Só aí que percebi que alguém me chamava de longe. Me virei e vi que Laurie vinha ao meu encontro.

–J, está tudo bem com você? Oliver está preocupadíssimo! O que aconteceu?

Pensei um pouco antes de responder. Não podia falar a verdade, que até para mim soava ridícula.

–Está tudo bem, eu só passei um pouco mal com a bebida e vim pegar um ar fresco – disse lentamente.

–Puxa, ficamos assustados com a maneira repentina que saiu – disse ao se sentar ao meu lado. – Mas já está melhor? – ela tirava os cabelos de meu rosto delicadamente.

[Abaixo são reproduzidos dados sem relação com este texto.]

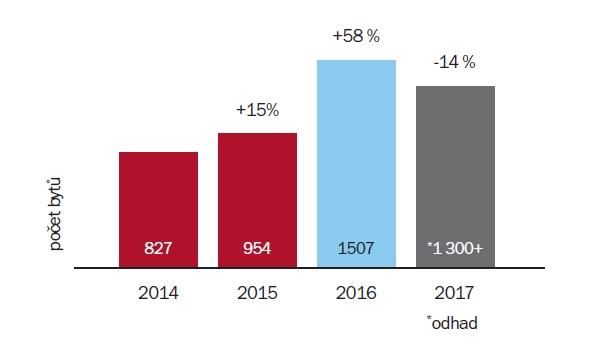 Vývoj prodejů nových bytů v Brně 2014/2017 | Zdroj: Trikaya, Trigema | Odhad: Trigema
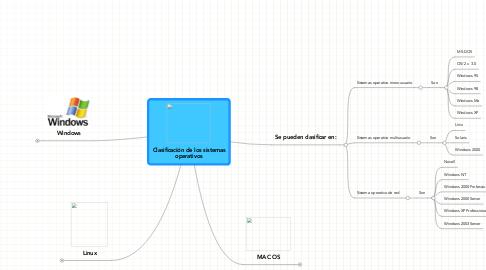 Mind Map: Clasificación de los sistemasoperativos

–Estou sim Laurie, obrigada por se importar.

Então notei que ela congelou de repente. Sua mão estava passando pelo meu pescoço.

–Cade seu amuleto J?

–Ah, está falando da minha ônix? Eu perdi... – disse deslocada, surpresa por ela ter reparado.

Naquele momento era a última coisa que eu iria lembrar. Ela pareceu preocupada, como se aquilo fosse algo realmente ruim. E então começou a dizer com um tom urgente:

–Perder amuletos não é nada bom. É praticamente um mal presságio. Uma coisa é certa: vai começar uma nova fase em sua vida, se é que já não se iniciou – seus olhos estavam focados nos meus, ela falava como se estivesse em transe. - Você está vulnerável. Cuidado com o que você sentir, se seus pensamentos se tornarem confusos, e cuidado se coisas estranhas começarem a ocorrer com mais frequência.